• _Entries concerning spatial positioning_
....................
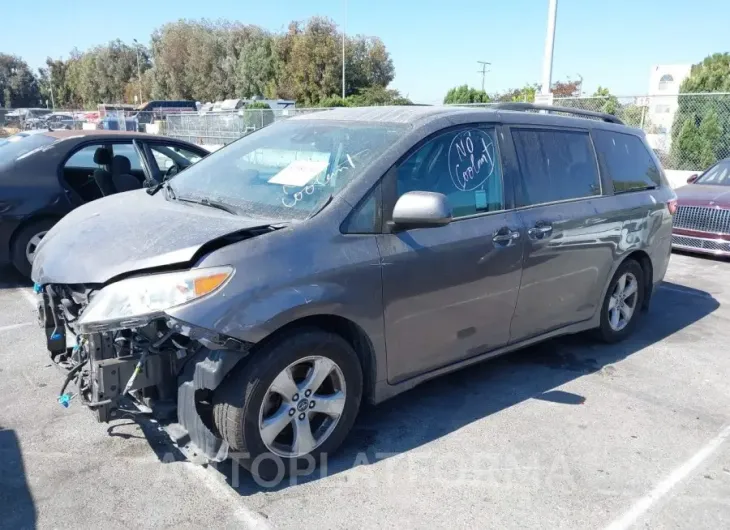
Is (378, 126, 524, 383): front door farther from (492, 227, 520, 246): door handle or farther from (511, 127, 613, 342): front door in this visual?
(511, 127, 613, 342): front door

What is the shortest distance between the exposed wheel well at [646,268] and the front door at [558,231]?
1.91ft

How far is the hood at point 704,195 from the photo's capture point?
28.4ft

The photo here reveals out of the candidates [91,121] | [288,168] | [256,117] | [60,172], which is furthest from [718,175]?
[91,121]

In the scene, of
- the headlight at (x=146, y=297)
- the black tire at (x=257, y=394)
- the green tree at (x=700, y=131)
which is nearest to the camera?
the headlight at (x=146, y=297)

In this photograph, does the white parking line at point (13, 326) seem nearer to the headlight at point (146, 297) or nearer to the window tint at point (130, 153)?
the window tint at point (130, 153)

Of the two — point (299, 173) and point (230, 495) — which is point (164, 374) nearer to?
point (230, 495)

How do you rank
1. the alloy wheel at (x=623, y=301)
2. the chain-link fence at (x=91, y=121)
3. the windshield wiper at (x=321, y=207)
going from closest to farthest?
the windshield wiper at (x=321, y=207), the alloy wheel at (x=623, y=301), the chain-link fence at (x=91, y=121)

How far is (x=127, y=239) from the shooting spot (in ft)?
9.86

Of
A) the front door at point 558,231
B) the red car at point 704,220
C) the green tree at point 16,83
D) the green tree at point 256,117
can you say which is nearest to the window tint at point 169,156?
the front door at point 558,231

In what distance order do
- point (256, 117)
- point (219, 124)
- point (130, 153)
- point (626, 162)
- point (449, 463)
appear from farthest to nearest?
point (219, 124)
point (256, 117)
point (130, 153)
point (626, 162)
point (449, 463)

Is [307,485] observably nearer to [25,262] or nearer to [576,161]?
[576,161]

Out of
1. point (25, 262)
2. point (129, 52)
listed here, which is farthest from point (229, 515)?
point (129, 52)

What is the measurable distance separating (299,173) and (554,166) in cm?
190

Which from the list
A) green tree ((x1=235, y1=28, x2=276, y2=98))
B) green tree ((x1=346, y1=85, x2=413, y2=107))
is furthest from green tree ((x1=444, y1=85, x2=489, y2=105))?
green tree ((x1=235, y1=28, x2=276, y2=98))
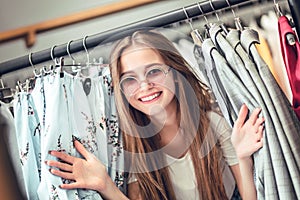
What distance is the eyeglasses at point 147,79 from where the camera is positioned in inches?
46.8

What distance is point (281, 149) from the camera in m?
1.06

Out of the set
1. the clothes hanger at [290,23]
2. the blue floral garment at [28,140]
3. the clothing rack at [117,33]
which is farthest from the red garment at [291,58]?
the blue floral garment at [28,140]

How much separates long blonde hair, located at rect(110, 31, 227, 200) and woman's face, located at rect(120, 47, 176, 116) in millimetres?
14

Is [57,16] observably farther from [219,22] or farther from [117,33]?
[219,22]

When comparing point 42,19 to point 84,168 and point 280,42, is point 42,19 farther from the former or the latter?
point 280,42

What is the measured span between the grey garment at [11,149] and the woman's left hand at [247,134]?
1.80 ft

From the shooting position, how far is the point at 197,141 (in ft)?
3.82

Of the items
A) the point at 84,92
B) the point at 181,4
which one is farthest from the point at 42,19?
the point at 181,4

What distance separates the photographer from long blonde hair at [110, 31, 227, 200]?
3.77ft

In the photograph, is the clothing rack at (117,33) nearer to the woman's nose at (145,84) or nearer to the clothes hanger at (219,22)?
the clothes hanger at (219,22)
....................
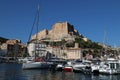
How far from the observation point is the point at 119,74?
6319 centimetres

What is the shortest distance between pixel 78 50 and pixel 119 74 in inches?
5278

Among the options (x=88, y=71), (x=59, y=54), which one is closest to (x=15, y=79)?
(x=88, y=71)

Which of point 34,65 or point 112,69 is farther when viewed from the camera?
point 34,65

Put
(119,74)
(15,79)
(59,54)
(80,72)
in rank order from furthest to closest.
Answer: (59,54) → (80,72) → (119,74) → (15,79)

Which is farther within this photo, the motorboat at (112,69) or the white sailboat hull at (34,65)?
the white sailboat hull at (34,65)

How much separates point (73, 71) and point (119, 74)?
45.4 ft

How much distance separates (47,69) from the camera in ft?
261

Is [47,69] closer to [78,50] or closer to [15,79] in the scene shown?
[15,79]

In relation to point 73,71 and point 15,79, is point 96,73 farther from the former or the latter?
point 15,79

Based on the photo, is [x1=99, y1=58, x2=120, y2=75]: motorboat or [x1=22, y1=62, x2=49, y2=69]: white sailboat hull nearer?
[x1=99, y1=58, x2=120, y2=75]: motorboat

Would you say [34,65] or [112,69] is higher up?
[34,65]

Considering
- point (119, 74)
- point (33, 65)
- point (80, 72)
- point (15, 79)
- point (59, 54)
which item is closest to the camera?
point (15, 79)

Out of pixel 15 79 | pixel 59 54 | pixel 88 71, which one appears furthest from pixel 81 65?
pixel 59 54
....................
• _PROBLEM TO SOLVE_
Gather each line of the listing above that contains the word "farthest", treating uppercase and lowercase letters as distinct.

• _RESPONSE TO THE TASK_
going from closest to farthest?
appear from farthest to nearest?
listed here, which is farthest from point (229, 515)?
which is farthest from the red garment at [291,58]?
which one is farthest from the point at 42,19?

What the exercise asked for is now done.